→ Task to carry out
Each line below must be reproduced exactly as it stands. Pictures stay out of the copy.

→ Material provided
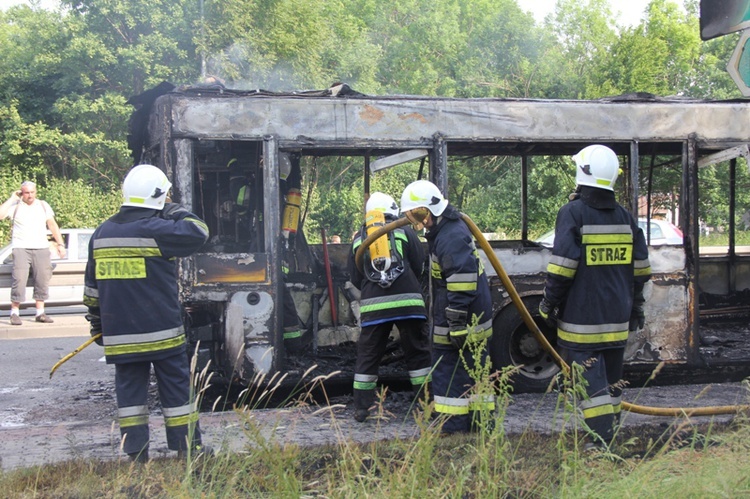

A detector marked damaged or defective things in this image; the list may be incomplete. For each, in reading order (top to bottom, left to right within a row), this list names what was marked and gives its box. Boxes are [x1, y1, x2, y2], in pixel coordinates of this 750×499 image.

burned bus [126, 84, 750, 392]
charred bus frame [132, 84, 750, 392]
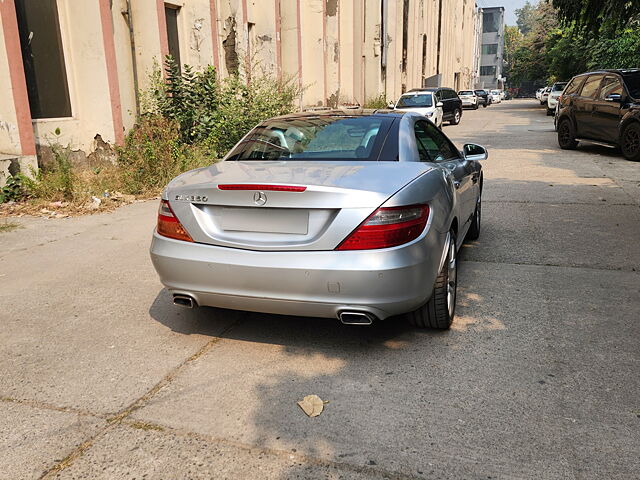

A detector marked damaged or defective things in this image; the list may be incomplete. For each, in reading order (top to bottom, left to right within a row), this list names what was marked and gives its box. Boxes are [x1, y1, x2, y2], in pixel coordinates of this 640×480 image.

cracked pavement [0, 99, 636, 478]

→ Solution below
A detector marked damaged or defective things in this image; the list may be incomplete. For each, in reading order (top to bottom, left to right within a row), this list names what was marked and gives its box. Boxes are [x1, y1, x2, y2], in pixel coordinates of this 750×499 image.

burned bus [126, 84, 750, 392]
charred bus frame [132, 84, 750, 392]

A detector marked damaged or defective things in this image; the list may be incomplete. For each, in reading order (top to bottom, left to right within a row), this list names what was marked and gives its box. Boxes are [x1, y1, x2, y2], in pixel coordinates of this 640×480 image.

cracked pavement [0, 99, 636, 478]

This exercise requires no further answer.